Um novo malware-as-a-service (MaaS) chamado "Stanley" oferece extensões maliciosas para o Chrome que prometem passar pelo processo de revisão do Google e ser publicadas na Chrome Web Store.
Pesquisadores da empresa de segurança de dados end-to-end Varonis batizaram o projeto como Stanley, com base no pseudônimo do vendedor.
O malware realiza ataques de phishing simples, interceptando a navegação do usuário e sobrepondo a página com um iframe em tela cheia que exibe o conteúdo desejado pelo atacante.
Esse MaaS foca em extensões que cobrem a página com um iframe contendo phishing personalizado.
Stanley também promete instalação silenciosa automática nos navegadores Chrome, Edge e Brave, além de oferecer suporte para customizações específicas.
O serviço disponibiliza diferentes planos de assinatura.
O mais caro, chamado Luxe Plan, inclui um painel web e suporte completo para publicar a extensão maliciosa diretamente na Chrome Web Store.

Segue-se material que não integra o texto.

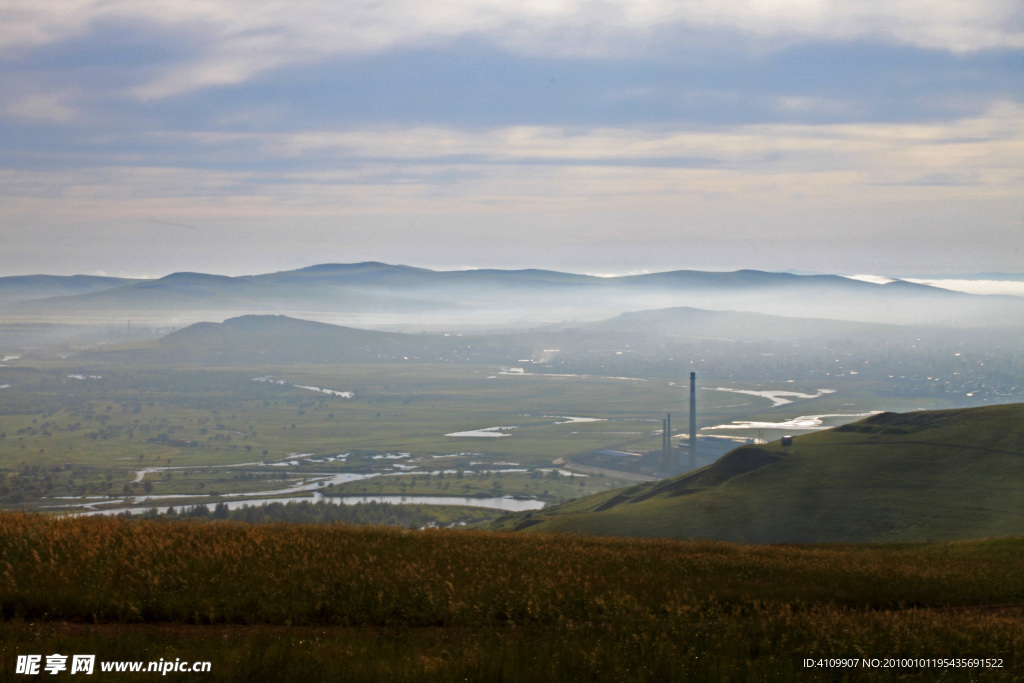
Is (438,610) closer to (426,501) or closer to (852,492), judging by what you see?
(852,492)

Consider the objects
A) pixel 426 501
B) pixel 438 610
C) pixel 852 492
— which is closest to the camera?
pixel 438 610

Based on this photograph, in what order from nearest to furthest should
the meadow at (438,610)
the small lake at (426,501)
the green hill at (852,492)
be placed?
the meadow at (438,610) < the green hill at (852,492) < the small lake at (426,501)

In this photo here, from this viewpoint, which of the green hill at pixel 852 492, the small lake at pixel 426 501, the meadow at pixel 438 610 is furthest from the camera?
the small lake at pixel 426 501

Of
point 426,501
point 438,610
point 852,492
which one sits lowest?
point 426,501

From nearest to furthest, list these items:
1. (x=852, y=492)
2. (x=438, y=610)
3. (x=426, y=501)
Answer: (x=438, y=610) → (x=852, y=492) → (x=426, y=501)

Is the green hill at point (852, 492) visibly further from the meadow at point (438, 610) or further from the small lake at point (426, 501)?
the meadow at point (438, 610)

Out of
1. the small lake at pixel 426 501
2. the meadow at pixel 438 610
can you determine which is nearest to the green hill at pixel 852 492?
the small lake at pixel 426 501

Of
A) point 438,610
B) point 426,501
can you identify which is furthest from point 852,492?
point 426,501
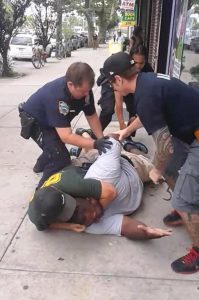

Stanley funciona ao sobrepor um iframe em tela cheia com conteúdo malicioso, enquanto a barra de endereço do navegador permanece intacta, exibindo o domínio legítimo.
Os operadores que acessam o painel do Stanley podem ativar ou desativar regras de sequestro conforme desejarem, além de enviar notificações diretamente no navegador da vítima para direcioná-la a páginas específicas, ampliando o ataque de phishing.
O MaaS também permite identificar vítimas com base no endereço IP, realizar segmentação geográfica e correlacionar sessões e dispositivos.
Além disso, a extensão maliciosa faz polling persistente com seu servidor de comando e controle (C2) a cada 10 segundos, podendo alternar entre domínios secundários para garantir resistência contra bloqueios.
Seu código apresenta falhas, incluindo comentários em russo, blocos catch vazios e tratamento inconsistente de erros.
O que diferencia esse MaaS é seu modelo de distribuição, especialmente a promessa de passar pela revisão da Chrome Web Store para infiltrar extensões maliciosas na maior plataforma de add-ons confiáveis para navegadores.
Considerando que extensões perigosas ainda conseguem escapar da triagem, segundo relatórios recentes da Symantec e LayerX, os usuários devem limitar o número de extensões instaladas, ler avaliações e confirmar a confiabilidade do desenvolvedor antes de instalar qualquer complemento.